I dischi acquistati (in digitale e fisici) sono sempre meno (nei primi sei mesi del 2017 gli album che hanno superato le 100.000 copie vendute si contano sulle dita di una mano) e non si vuole abbassare nuovamente le soglie di certificazione, quindi anziché fare due classifiche separate con certificazioni divise per streaming e vendite, si decide di rimpolpare un’idea di successo molto discutibile usando questo metodologia.

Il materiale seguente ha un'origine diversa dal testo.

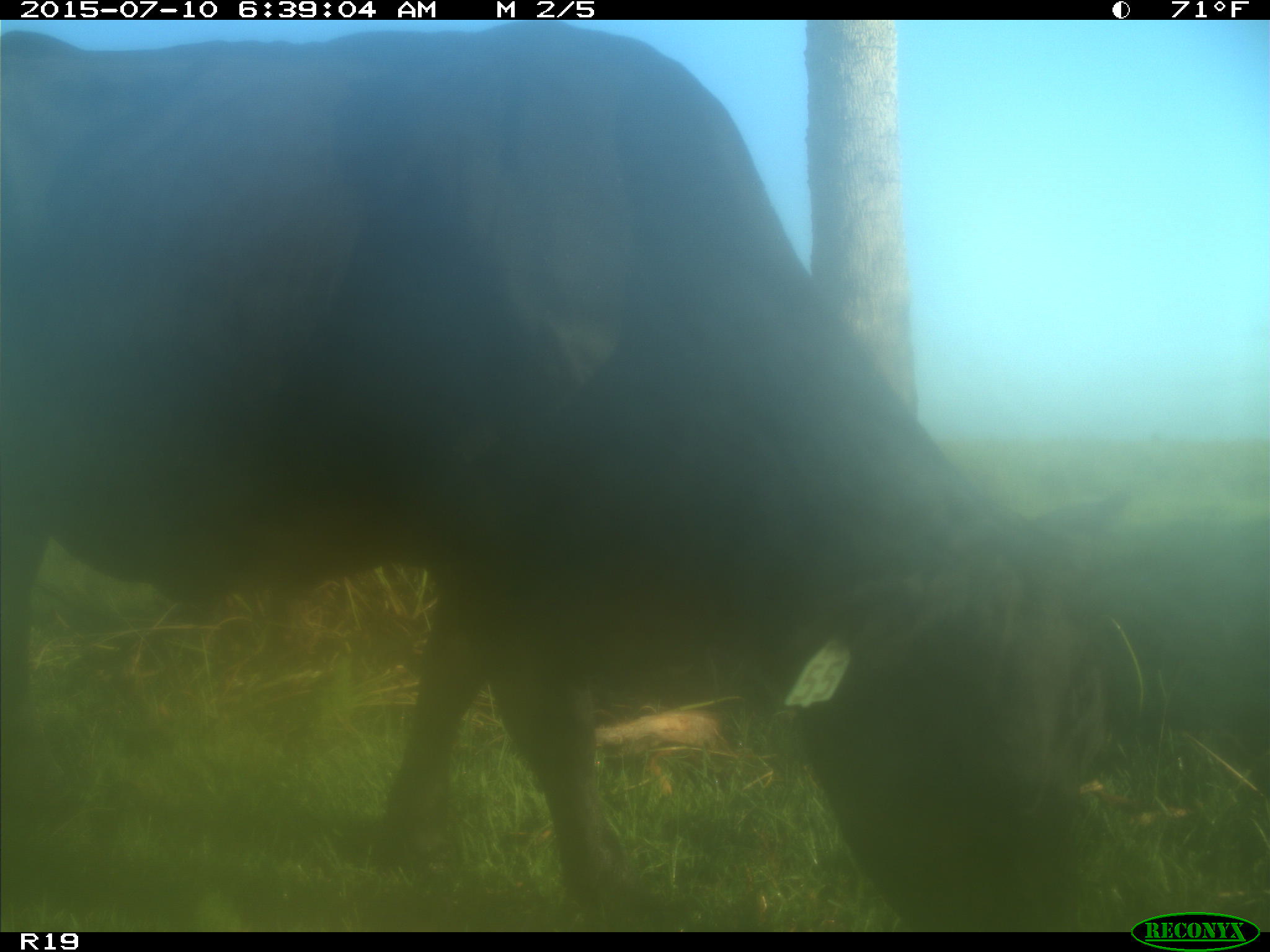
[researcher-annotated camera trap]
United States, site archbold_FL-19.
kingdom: Animalia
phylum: Chordata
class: Mammalia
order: Artiodactyla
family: Bovidae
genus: Bos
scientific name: Bos taurus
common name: domestic cow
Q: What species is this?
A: Bos taurus (domestic cow).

Anche perché in Italia non si vuole comunicare quante copie vendono settimanalmente i dischi. In America Lady Gaga entra prima con sole 200.000 copie (che per un paese grande come gli USA in proporzione al nostro sono comunque poche). Questo avviene in quasi tutti i paesi dei mercati discografici più importanti (l’Italia è circa al nono posto). Da noi invece vige l’idea che, anche nella crisi, si debba ostentare che “non vada poi così male“. Ma siamo così certi sia un bene? E se invece vedere quanto è in crisi realmente la musica smuovesse qualche coscienza? Se la smettessimo di circondare gli artisti di un’aura dorata di successo e ricchezza che ormai è più apparente che effettiva e sicuramente non genera simpatia nel pubblico? Chissà…

In conclusione, probabilmente, viste le numerose osservazioni sollevate, vi aspetterete delle risposte da me. Ecco quello che mi auguro io, anzi in cui spero fortemente: che con l’inserimento dello streaming nelle vendite degli album, vengano comunicati dati trasparenti… 150.000 copie/unità di cui 40.000 in streaming, solo così queste nuove tecnologie non arrecheranno danni a nessuno e saranno davvero specchio del successo (e non della popolarità o della tendenza) di un artista.